Project 3
1.
For the Charleston Asking Price dataset, the features were beds, baths, and area is square feet and the target was the asking price. The linear regression model’s training score was 0.019 and testing score was -0.013. The number of folds I put was 10. The linear regression model performs poorly because the R-Squared values are just so low and far from 1. The model poorly predicts the training and testing data. When I increase the folds, the testing score or external validity gets much lower.
2.
With standardizing the features, the linear regression model’s training score was 0.019 and testing score was -0.021. The number of folds I put was 10. The scores are basically the same as the previous question’s scores. The testing score was a bit lower so it’s not much help. The model still performs poorly due to the low R-Squared values. And again, with increasing the folds to higher number also decreases the testing score.
3.
With standardized data in the ridge regression model, the training score was 0.019 and testing score was 0.012 with 10 folds. The training score was the same as the two previous question’s score. But the model’s testing score was improved rather significantly, performing better to external data; it is positive now. Overall though, the model still performs poorly. When I increase the number of folds, the testing score gets lower and lower.
4.
For the Charleston Actual Price dataset, I created 3 the same previous 3 models just with the new data.
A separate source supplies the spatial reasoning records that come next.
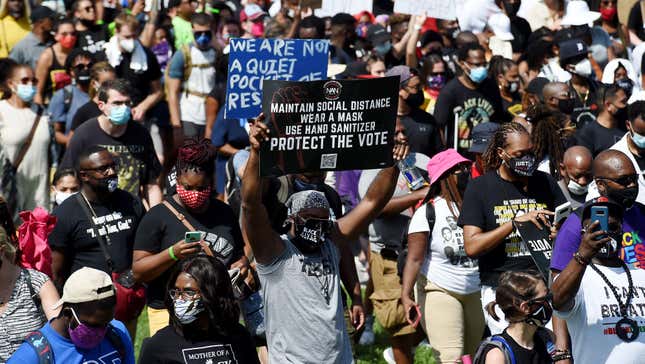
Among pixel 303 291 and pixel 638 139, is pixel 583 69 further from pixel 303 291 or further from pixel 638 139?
pixel 303 291

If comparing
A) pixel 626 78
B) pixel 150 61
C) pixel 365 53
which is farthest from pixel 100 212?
pixel 365 53

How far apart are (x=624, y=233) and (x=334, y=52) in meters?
8.69

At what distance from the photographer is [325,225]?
716cm

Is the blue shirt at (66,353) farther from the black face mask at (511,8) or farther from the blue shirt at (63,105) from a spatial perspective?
the black face mask at (511,8)

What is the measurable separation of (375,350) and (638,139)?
2864mm

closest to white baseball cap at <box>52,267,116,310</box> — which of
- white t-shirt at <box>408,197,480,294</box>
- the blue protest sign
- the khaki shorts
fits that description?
the blue protest sign

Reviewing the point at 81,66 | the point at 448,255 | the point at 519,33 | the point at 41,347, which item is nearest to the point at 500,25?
the point at 519,33

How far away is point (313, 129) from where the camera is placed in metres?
6.95

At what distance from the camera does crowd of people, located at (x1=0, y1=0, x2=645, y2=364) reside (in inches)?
258

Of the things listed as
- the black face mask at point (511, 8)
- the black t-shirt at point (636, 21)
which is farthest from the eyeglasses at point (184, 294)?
the black t-shirt at point (636, 21)

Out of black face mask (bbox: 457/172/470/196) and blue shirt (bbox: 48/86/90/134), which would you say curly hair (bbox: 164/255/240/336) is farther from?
blue shirt (bbox: 48/86/90/134)

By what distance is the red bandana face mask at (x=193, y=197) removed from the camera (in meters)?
8.34

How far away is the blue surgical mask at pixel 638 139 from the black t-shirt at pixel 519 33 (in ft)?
21.6

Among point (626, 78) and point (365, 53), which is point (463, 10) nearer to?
point (365, 53)
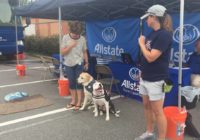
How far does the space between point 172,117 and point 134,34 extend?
16.0ft

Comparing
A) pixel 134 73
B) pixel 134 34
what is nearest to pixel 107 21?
pixel 134 34

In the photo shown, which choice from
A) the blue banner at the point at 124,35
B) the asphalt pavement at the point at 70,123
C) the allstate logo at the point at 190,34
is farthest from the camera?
the blue banner at the point at 124,35

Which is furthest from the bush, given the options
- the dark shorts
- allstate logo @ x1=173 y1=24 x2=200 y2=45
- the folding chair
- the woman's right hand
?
the woman's right hand

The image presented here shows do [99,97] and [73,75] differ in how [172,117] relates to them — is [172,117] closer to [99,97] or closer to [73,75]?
[99,97]

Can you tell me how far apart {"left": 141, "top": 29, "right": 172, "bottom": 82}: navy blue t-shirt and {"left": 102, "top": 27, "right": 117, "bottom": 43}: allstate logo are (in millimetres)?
5616

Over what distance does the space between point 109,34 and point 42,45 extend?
8.06m

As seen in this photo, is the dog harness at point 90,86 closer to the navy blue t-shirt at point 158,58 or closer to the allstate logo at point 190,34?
the navy blue t-shirt at point 158,58

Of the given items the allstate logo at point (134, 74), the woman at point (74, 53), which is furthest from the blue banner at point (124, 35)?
the woman at point (74, 53)

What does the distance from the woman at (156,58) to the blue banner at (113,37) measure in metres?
4.80

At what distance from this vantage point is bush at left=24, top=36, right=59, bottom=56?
15578mm

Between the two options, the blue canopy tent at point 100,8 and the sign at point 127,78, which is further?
the sign at point 127,78

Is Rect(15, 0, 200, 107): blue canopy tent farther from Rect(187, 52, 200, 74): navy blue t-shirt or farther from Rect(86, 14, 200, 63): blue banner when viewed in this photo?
Rect(187, 52, 200, 74): navy blue t-shirt

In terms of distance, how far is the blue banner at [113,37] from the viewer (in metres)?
8.40

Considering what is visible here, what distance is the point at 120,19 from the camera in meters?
8.81
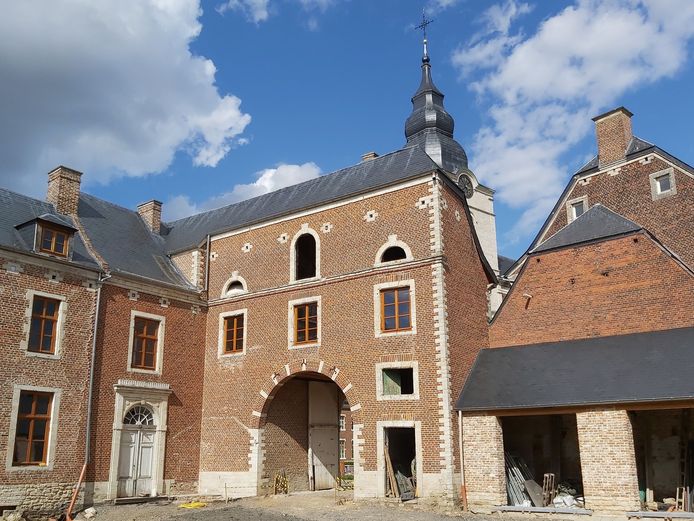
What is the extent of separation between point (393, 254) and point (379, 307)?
1.48 m

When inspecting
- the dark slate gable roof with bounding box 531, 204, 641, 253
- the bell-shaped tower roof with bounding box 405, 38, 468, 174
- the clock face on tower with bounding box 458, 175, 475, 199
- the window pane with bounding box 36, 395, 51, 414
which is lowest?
the window pane with bounding box 36, 395, 51, 414

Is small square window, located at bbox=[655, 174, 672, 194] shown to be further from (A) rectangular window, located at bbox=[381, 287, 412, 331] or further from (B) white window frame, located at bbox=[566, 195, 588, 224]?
(A) rectangular window, located at bbox=[381, 287, 412, 331]

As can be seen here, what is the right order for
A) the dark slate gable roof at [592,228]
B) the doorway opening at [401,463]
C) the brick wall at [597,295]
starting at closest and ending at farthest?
1. the brick wall at [597,295]
2. the doorway opening at [401,463]
3. the dark slate gable roof at [592,228]

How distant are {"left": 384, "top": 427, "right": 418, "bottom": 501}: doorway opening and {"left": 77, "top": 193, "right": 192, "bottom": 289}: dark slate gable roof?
26.0ft

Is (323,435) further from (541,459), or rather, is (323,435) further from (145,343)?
(541,459)

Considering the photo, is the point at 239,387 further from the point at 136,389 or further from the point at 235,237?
the point at 235,237

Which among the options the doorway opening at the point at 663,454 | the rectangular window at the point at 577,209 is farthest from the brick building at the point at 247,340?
the doorway opening at the point at 663,454

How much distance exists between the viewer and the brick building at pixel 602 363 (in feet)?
41.8

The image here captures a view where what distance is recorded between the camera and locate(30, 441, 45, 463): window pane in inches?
584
The linear regression model’s training score was 0.004 and testing score was -0.029 with 10 folds. With standardizing the features, the linear regression model’s training score was 0.004 and testing score was -0.025, with 10 folds. With standardized data in the ridge regression model, the training score was 0.004 and testing score was -0.009, with 10 folds.
In comparison to the Charleston Asking Price dataset, the Charleston Actual Price dataset less of the training data is explained by the model because 0.004 is less than 0.019. Not a big inprovement in the testing score either. The training and testing scores are low so the models are not explaining much of the data.
5.
For the Charleston Actual Price dataset, I added the zip code variables to the data and created 3 the same previous 3 models with the new data. The linear regression model’s training score was 0.339 and testing score was 0.248 with 10 folds. With standardizing the features, the linear regression model’s training score was 0.339 and testing score was 0.298, with 10 folds. With standardized data in the ridge regression model, the training score was 0.334 and testing score was 0.275, with 10 folds.
Similarly, for the Charleston Asking Price dataset, I added the zip code variables to the data and created 3 the same previous 3 models with the new data. The linear regression model’s training score was 0.281 and testing score was 0.246 with 10 folds. With standardizing the features, the linear regression model’s training score was 0.281 and testing score was 0.209, with 10 folds. With standardized data in the ridge regression model, the training score was 0.280 and testing score was 0.254, with 10 folds.
By adding the zip codes into each of the dataset’s features, I was able to get substantially better training and testing scores for both datasets. More of the data was explained by the results proving to be more useful rather than just using beds, bath, and square feet. In comparison to the non-zip code data, the models with zip codes explain a not more of the data significatly. It is clearly seen by looking at the training and testing data.
6.
The model that produced the best results and did a better job with predicting was the standardized features linear regression model with zip codes. The data from that model resulted in the highest training and testing data out of all the models (or also known as the internal and external validity). But with the training and testing scores being so low, the model is underfit and is not perfect. A perfect model would have scores of 1, which only seems possible in an ideal world. But it’s definitely better than the data that does not have the zip codes or some of the other models.
If I were working for Zillow as their chief data scientist, I would recommend adding different data about the homes and neighborhoods. Things about the house like the year is was built and the number of days its been on the market could be added. Also things about the neighborhood like how many types of schools are in proximity to it and the number of different “amenities” like community pools or tennis courts. Just beds, baths, and area isn’t sufficient. Adding this data could prove to have valuable insight.